Convertir au format HTTP/1.1 ?

Finalement, nous avons découvert un meilleur moyen : convertir les messages gRPC en messages HTTP/1.1 sans trailer au sein de notre réseau, puis les reconvertir en HTTP/2 avant d'envoyer la demande au serveur d'origine. Cela fonctionnerait avec la plupart des proxys HTTP à l'intérieur du réseau Cloudflare qui ne prennent pas en charge les trailer HTTP, et nous n'aurions besoin que de modifications minimes.

Plutôt que d'inventer notre propre format, la communauté gRPC a déjà créé une version compatible HTTP/1.1 : gRPC-web. gRPC-web est une modification de la spécification gRPC d'origine basée sur HTTP/2. L'objectif initial était une utilisation avec les navigateurs web, qui n'ont pas de trames HTTP/2 à accès direct. Avec gRPC-web, le trailer HTTP est déplacé vers le corps. Nous n'avons donc pas à nous soucier de la compatibilité du trailer HTTP avec le proxy. À cela s'ajoute la prise en charge de la diffusion en continu. Le message HTTP/1.1 qui en résulte peut toujours être inspecté par nos produits de sécurité, tels que le WAF et la gestion des bots, pour fournir le même niveau de sécurité que Cloudflare apporte à d'autres flux de traffic HTTP.

Lorsqu'un message gRPC HTTP/2 est reçu sur le proxy de périphérie de Cloudflare, le message est « converti » au format gRPC-web HTTP/1.1. Une fois le message gRPC converti, il passe par notre pipeline, en appliquant différents services (WAF, Cache, Argo, etc.) de la même manière qu'une requête HTTP classique.

Juste avant qu'un message web gRPC ne quitte le réseau Cloudflare, il doit être « reconverti » en gRPC HTTP/2. Les requêtes qui sont converties par notre système sont marquées de manière à ce que notre système ne convertisse pas accidentellement le trafic gRPC-web provenant de clients.

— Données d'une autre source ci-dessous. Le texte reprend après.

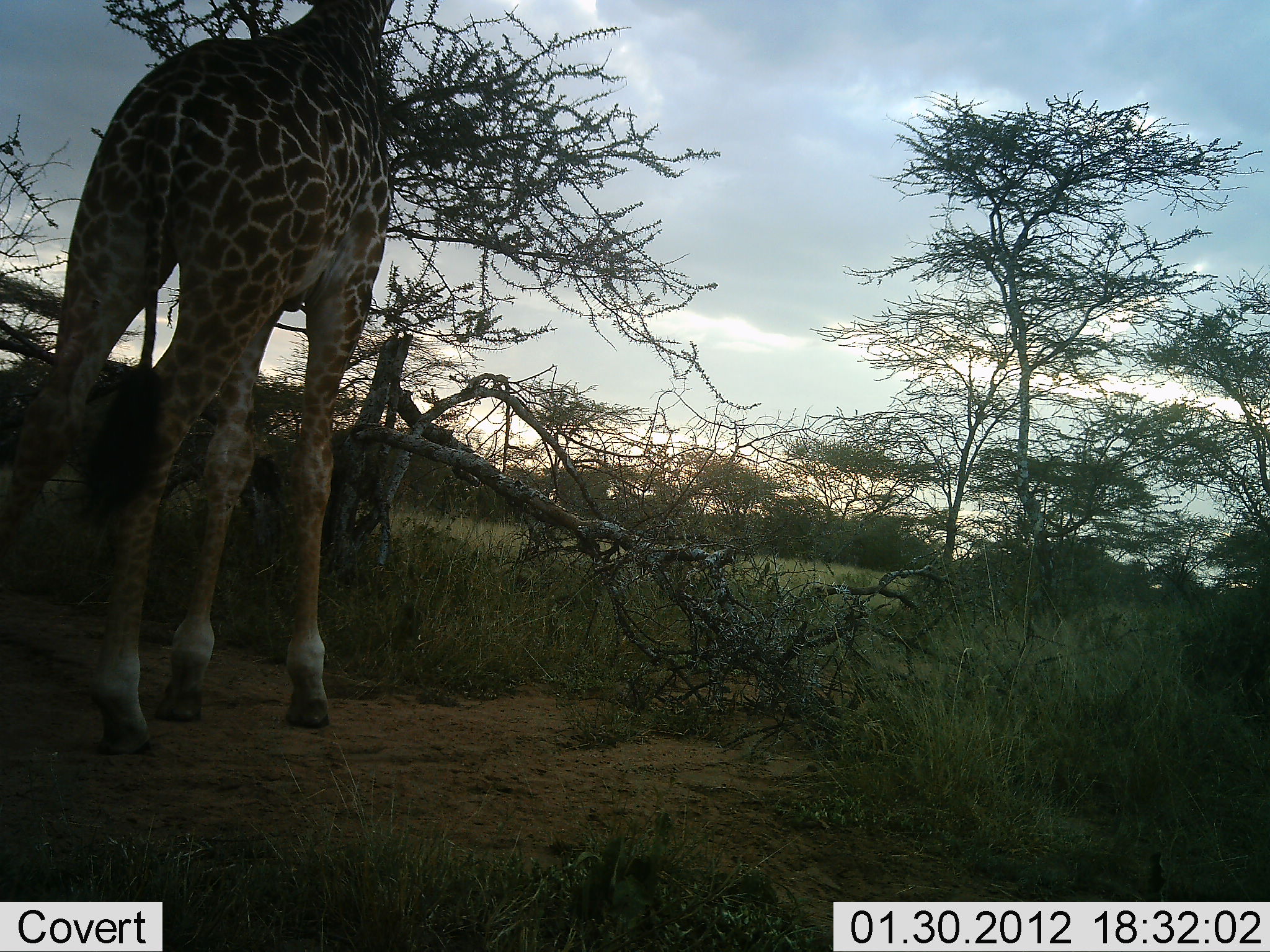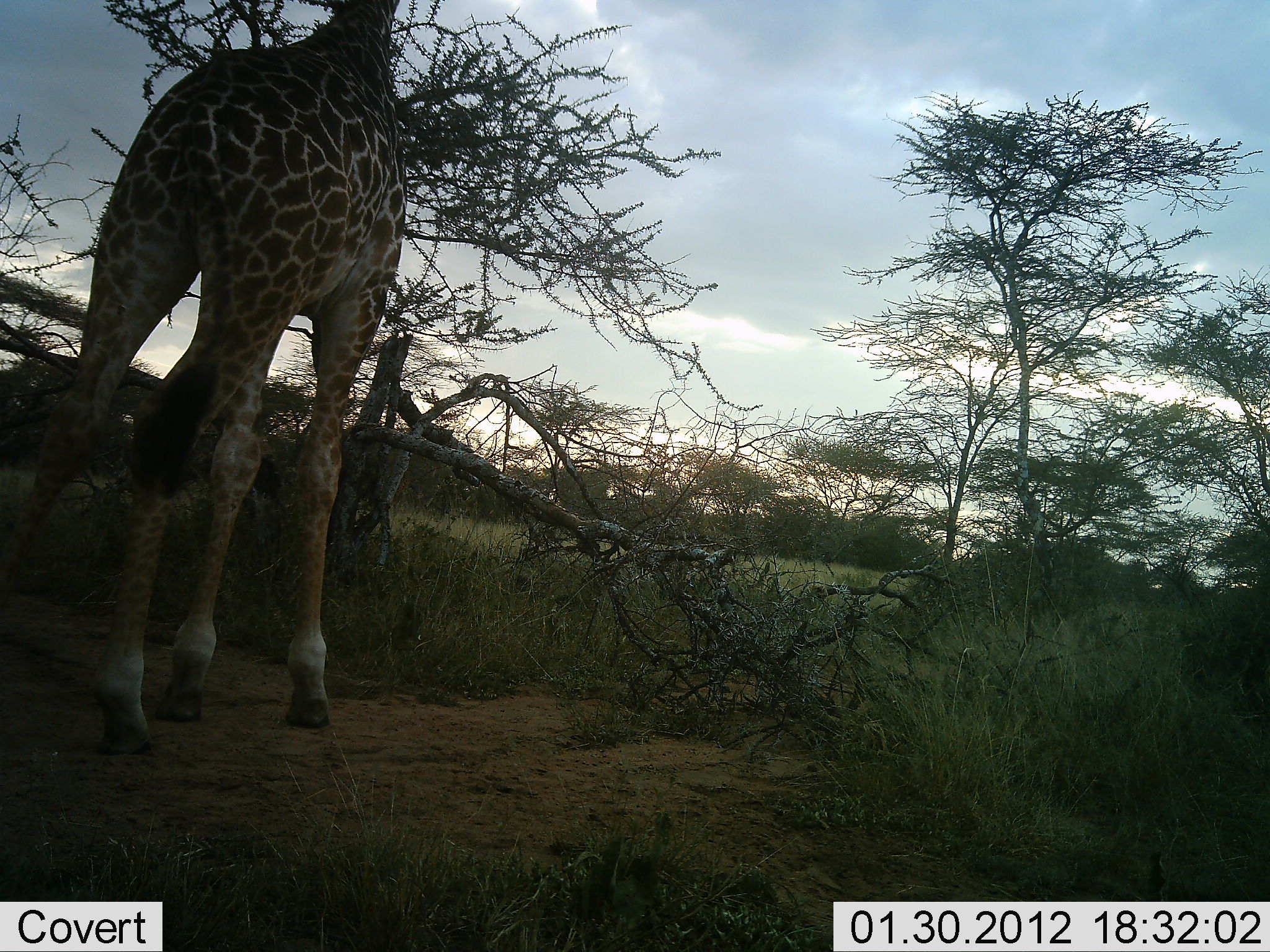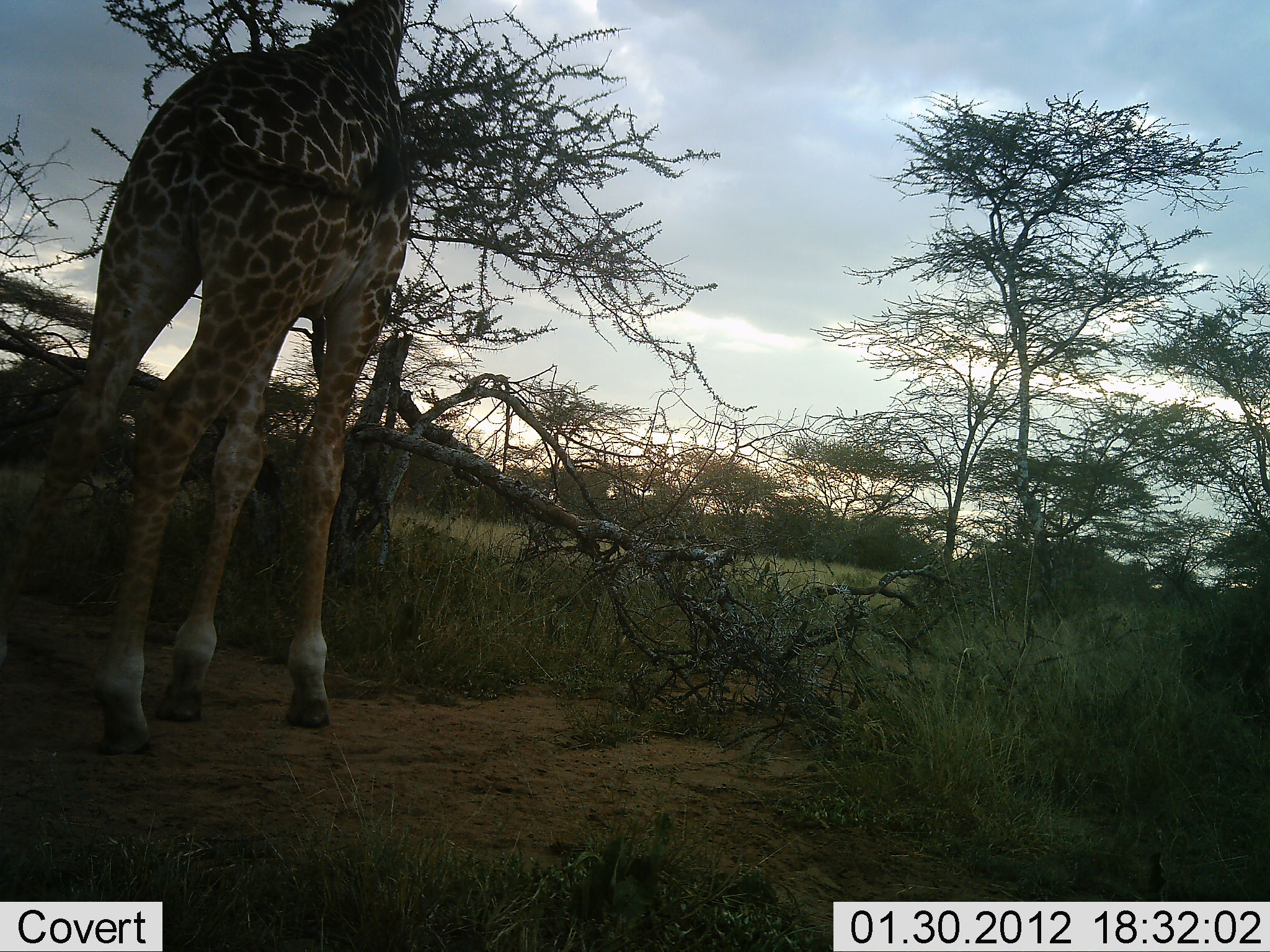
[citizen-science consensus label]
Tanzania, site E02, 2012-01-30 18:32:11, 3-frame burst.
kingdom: Animalia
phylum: Chordata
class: Mammalia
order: Artiodactyla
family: Giraffidae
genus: Giraffa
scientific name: Giraffa camelopardalis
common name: giraffe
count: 1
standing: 55%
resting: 0%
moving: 0%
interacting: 0%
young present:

Prise en charge des serveurs d'origine en HTTP/2

L'un des défis techniques consistait à prendre en charge HTTP/2 pour se connecter aux serveurs d'origine. Avant ce projet, Cloudflare n'était pas en mesure de se connecter aux serveurs d'origine via HTTP/2.

C'est pourquoi nous avons décidé de mettre en place une compatibilité interne avec les serveurs d'origine HTTP/2. Nous avons créé un proxy d'origine autonome capable de se connecter aux serveurs d'origine via HTTP/2. En plus de cette nouvelle plateforme, nous avons implémenté la logique de conversion pour gRPC. La compatibilité avec gRPC est la première fonctionnalité qui tire parti de cette nouvelle plateforme. La compatibilité étendue avec les connexions HTTP/2 aux serveurs d'origine fait partie de notre feuille de route.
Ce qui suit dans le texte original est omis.